38 The Court's conclusions relevant to this part the case are at [134]-[137] and state:
"134. The starting point is to consider the nature of the treatment proposed. The administration of PBs to people going through puberty is a very unusual treatment for the following reasons. Firstly, there is real uncertainty over the short and long-term consequences of the treatment with very limited evidence as to its efficacy, or indeed quite what it is seeking to achieve. This means it is, in our view, properly described as experimental treatment. Secondly, there is a lack of clarity over the purpose of the treatment: in particular, whether it provides a "pause to think" in a "hormone neutral" state or is a treatment to limit the effects of puberty, and thus the need for greater surgical and chemical intervention later, as referred to in the Health Research Authority report. Thirdly, the consequences of the treatment are highly complex and potentially lifelong and life changing in the most fundamental way imaginable. The treatment goes to the heart of an individual's identity, and is thus, quite possibly, unique as a medical treatment.
135. Furthermore, the nature and the purpose of the medical intervention must be considered. The condition being treated, GD, has no direct physical manifestation. In contrast, the treatment provided for that condition has direct physical consequences, as the medication is intended to and does prevent the physical changes that would otherwise occur within the body, in particular by stopping the biological and physical development that would otherwise take place at that age. There is also an issue as to whether GD is properly categorised as a psychological condition, as the DSM-5 appears to do, although we recognise there are those who would not wish to see the condition categorised in that way. Be that as it may, in our judgment for the reasons already identified, the clinical intervention we are concerned with here is different in kind to other treatments or clinical interventions. In other cases, medical treatment is used to remedy, or alleviate the symptoms of, a diagnosed physical or mental condition, and the effects of that treatment are direct and usually apparent. The position in relation to puberty blockers would not seem to reflect that description.
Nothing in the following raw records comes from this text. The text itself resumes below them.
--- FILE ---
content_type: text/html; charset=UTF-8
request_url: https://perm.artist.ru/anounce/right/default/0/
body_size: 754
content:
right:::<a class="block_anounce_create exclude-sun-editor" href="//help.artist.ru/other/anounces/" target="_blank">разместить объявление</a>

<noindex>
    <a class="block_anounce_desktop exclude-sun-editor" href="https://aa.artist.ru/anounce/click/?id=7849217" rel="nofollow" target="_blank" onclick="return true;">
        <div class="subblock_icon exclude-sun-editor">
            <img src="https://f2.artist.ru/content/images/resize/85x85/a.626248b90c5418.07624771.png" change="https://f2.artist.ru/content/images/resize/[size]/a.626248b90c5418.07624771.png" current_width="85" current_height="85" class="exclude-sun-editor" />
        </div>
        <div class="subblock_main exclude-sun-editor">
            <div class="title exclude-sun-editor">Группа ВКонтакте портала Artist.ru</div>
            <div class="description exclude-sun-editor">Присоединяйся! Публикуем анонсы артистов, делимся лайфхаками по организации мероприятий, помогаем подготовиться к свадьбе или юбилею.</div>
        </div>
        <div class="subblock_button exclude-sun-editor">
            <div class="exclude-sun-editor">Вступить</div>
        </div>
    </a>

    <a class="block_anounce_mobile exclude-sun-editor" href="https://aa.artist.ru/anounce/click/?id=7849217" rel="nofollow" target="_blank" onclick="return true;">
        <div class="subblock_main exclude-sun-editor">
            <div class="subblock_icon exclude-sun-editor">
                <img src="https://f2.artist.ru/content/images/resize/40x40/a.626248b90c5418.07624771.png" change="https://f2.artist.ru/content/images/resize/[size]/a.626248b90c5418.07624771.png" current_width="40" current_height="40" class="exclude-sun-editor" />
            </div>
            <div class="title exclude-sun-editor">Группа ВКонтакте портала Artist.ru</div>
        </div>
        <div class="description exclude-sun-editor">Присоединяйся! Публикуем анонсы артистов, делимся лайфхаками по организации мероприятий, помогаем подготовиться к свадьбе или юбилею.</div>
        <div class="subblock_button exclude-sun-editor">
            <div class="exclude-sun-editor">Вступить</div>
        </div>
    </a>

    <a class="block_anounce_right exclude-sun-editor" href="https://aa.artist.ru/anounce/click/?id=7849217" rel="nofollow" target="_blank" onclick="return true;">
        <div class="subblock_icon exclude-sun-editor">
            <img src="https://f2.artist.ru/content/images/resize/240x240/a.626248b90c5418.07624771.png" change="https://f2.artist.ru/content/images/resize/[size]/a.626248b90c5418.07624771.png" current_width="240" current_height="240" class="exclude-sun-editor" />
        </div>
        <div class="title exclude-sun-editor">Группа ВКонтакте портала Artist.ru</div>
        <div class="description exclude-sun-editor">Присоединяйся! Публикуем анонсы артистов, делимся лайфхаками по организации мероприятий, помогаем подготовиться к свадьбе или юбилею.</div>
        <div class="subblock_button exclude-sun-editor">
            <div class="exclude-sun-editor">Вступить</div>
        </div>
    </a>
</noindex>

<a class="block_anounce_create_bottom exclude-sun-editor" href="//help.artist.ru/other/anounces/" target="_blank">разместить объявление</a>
136. Indeed the consequences which flow from taking PBs for GD and which must be considered in the context of informed consent, fall into two (interlinking) categories. Those that are a direct result of taking the PBs themselves, and those that follow on from progression to Stage 2, that is taking cross-sex hormones. The defendant and the Trusts argue that Stage 1 and 2 are entirely separate; a child can stop taking PBs at any time and that Stage 1 is fully reversible. It is said therefore the child needs only to understand the implications of taking PBs alone to be Gillick competent. In our view this does not reflect the reality. The evidence shows that the vast majority of children who take PBs move on to take cross-sex hormones, that Stages 1 and 2 are two stages of one clinical pathway and once on that pathway it is extremely rare for a child to get off it.
137. The defendant argues that PBs give the child "time to think", that is, to decide whether or not to proceed to cross-sex hormones or to revert to development in the natal sex. But the use of puberty blockers is not itself a neutral process by which time stands still for the child on PBs, whether physically or psychologically. PBs prevent the child going through puberty in the normal biological process. As a minimum it seems to us that this means that the child is not undergoing the physical and consequential psychological changes which would contribute to the understanding of a person's identity. There is an argument that for some children at least, this may confirm the child's chosen gender identity at the time they begin the use of puberty blockers and to that extent, confirm their GD and increase the likelihood of some children moving on to cross-sex hormones. Indeed, the statistical correlation between the use of puberty blockers and cross-sex hormones supports the case that it is appropriate to view PBs as a stepping stone to cross-sex hormones."